Previous #4: Before Midnight
#3: The Hunger Games: Catching Fire
We watch it all, the dystopian future, the brave teenage heroine, the heartbreaking love triangle, the pathos, the greed, the cruelty, the injustice, and we are entertained. We should not be so quick to dismiss this, the truth that we are entertained as we watch people, children, battle to the death. But we are not gleeful. After all, this is not the coliseum, literal people being fed to literal lions. Still–we play a part, watch with rapt eyes and enthralled hearts, as bad things happen to people who probably don’t deserve them.
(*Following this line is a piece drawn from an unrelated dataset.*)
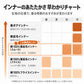 綿100% 裏起毛 タンクトップ レディース なめらかスムース インナー 肌着 スムース編み 微起毛 吸湿発熱 S M L LL 3L 4L 綿素材 天然素材 なめらかな肌ざわり ほどよい厚み 薄すぎない生地 ノースリーブ 袖なし 婦人 秋冬 ニット 重ね着 コットン
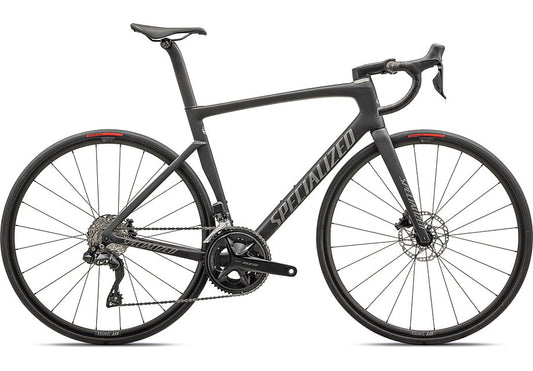 Specialized 2024 tarmac sl7 comp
Catching Fire is a fast, smart film about much more than coliseum games. It’s about evil, injustice, apathy, and prophetic imagination. It’s about the choices we face when we confront inequality, abuse of power, the truth that our reality is not the reality of the world’s. We think it is a movie about Katniss Everdeen, but it is really about us: the citizens of the capitol, the Effie Trinkets of the Hunger Games world.
And when we watch it like that, we have a chance to let the deeper meaning of the movie sink in. The world is unjust, and we are at the top of the food chain. How will we then respond? Will we fight, like Katniss? Will we give up, like Haymitch? Or will we choose to find a third path (a la Peeta?)
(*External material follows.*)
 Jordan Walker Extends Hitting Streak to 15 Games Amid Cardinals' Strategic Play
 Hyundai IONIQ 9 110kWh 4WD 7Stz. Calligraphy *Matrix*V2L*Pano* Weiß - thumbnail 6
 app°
The reality is none of those options. Because we aren’t the players in this game. We are the audience. Catching Fire is asking us to watch closely, and to pay attention. To realize that there are district 12 and 11’s all around us, and to consider for a moment how our own desires affect those around the globe. May we’ll be like silly, stylized Effie Trinket, who in the end declares to the tributes with tears in her eyes that “they deserved better”.
The world is not right, and the longer we pretend it is, the closer we get to becoming the Capital.